As expertly as the sorting hat from the Harry Potter books, the spectrometer designed by University of Delaware scientists determines whether iron, carbons or other pollutants may be hitching a ride on any of the millions of minute, separate particles that comprise Wilmington air.

The scientists aim to identify the pollutants that keep Delaware from meeting the federal standards for clean air. The state, under pressure to implement a plan to clean the air or lose transportation funds, has funneled Environmental Protection Agency (EPA) money to fund their research.

That funding allows scientists and students to operate two sampling stations--the one on Martin Luther King Boulevard and another at the Lammot du Pont Laboratory on UD’s Newark campus. At each, the spectrometers separate the chemical components of the air we breathe.

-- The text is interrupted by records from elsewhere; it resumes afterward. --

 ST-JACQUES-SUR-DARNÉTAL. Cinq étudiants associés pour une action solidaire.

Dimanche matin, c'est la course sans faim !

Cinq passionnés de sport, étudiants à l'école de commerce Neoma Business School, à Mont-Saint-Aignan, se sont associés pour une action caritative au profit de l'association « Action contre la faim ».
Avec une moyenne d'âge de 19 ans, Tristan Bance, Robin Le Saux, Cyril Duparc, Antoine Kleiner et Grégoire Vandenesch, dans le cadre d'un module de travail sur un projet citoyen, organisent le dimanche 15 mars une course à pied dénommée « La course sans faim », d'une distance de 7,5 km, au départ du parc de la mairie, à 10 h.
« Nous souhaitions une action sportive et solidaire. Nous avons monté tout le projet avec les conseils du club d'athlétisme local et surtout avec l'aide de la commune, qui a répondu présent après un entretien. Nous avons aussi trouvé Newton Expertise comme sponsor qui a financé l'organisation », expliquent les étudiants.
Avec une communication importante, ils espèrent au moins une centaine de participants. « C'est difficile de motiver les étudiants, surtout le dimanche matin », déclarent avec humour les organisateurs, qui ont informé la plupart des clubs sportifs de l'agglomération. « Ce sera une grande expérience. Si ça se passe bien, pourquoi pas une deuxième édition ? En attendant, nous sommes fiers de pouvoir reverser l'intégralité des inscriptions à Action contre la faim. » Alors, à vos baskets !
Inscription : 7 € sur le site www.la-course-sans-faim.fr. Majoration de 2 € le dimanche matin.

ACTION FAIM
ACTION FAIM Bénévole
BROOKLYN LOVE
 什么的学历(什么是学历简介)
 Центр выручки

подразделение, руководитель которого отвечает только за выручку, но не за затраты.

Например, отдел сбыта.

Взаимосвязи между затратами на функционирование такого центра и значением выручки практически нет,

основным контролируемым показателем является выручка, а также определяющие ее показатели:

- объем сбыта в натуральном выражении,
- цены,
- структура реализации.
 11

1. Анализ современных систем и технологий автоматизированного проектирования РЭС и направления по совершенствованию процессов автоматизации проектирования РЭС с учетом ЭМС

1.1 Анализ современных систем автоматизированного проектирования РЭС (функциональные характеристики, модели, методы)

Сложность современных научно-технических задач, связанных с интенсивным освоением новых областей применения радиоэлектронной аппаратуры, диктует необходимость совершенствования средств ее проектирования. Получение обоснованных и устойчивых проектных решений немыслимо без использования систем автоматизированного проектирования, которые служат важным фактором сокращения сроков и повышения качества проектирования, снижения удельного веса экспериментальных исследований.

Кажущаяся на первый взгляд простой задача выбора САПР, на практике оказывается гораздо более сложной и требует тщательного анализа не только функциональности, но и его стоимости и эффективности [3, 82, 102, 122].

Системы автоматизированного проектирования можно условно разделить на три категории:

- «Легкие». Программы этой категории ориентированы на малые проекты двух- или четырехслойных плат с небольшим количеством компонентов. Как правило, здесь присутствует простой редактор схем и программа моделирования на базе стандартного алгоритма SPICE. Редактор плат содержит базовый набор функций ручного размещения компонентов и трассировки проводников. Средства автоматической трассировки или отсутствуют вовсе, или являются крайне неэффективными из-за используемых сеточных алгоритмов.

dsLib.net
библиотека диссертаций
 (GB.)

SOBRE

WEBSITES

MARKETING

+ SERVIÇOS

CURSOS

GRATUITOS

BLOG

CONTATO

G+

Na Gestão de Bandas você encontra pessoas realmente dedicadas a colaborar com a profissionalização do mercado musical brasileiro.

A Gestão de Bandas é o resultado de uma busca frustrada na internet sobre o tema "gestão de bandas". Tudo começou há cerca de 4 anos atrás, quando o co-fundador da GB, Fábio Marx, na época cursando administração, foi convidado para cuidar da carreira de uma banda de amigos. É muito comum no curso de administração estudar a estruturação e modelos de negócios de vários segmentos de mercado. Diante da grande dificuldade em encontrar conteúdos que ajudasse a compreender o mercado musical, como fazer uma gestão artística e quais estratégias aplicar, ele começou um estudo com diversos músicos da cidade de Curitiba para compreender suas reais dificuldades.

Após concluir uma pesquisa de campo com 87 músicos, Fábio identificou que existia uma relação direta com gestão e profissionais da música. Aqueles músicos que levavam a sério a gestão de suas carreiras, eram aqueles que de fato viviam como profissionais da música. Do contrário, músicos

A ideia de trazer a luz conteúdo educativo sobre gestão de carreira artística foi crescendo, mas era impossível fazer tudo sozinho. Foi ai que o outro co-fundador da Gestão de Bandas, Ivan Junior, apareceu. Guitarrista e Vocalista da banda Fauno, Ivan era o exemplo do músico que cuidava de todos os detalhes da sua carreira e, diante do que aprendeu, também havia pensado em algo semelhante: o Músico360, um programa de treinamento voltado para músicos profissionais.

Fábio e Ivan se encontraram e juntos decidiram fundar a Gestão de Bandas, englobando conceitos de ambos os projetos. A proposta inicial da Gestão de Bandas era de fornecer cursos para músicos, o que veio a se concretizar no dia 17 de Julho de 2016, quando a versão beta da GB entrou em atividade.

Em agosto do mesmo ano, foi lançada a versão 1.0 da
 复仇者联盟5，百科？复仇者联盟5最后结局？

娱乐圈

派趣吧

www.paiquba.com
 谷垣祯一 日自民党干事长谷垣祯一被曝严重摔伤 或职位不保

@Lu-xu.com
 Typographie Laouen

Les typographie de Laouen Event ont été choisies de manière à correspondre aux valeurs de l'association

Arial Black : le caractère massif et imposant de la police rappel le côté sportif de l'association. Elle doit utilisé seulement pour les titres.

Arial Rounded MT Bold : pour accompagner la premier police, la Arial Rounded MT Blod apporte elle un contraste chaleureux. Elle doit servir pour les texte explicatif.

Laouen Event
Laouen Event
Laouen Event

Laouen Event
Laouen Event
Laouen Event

“We’d like to know where the airborne particles come from so that we can control emissions,’’ Murray V. Johnston, professor of chemistry and biochemistry, said.

Johnston said the scientists, graduate students and postdoctoral students researching the air particles can track the pollutants back to the source because different chemical components are the results of different processes. They begin by separating the chemical components into those that are generated outside the area and those that are locally generated.

“We can see a certain signature of metals,’’ Johnston said. “For instance, emissions taken at du Pont Laboratory, which is near the physical plant where UD generates its heat, show iron because iron escapes from our emission stacks. Wherever you have diesel or gas vehicles, such as Martin Luther King Boulevard, you’ll see particles with a lot of carbon in them.”

Once researchers determine a pollutant is locally generated, they can use exacting hand-held equipment to take a sample at the suspect site, or they can employ a specially equipped mobile research van from Duke University in North Carolina. The van, currently in Delaware for the research, is equipped to detect chemical molecules in the air.

Their work focuses on identifying the problems and their sources to pave the way for mitigation. Johnston and other researchers have experience at EPA sites in Pittsburgh and Baltimore, where they identified the chemical composition of the matter on each particle of air, quantified the sources of the pollution and developed advanced monitoring techniques.

“I’m just really thrilled to be doing measurements in Wilmington because, as we were driving to the other communities, we were thinking, ‘It would be nice if we could do this in Wilmington.’ It’s very nice to finally have the funding and the ability to make measurements here,” Johnston said.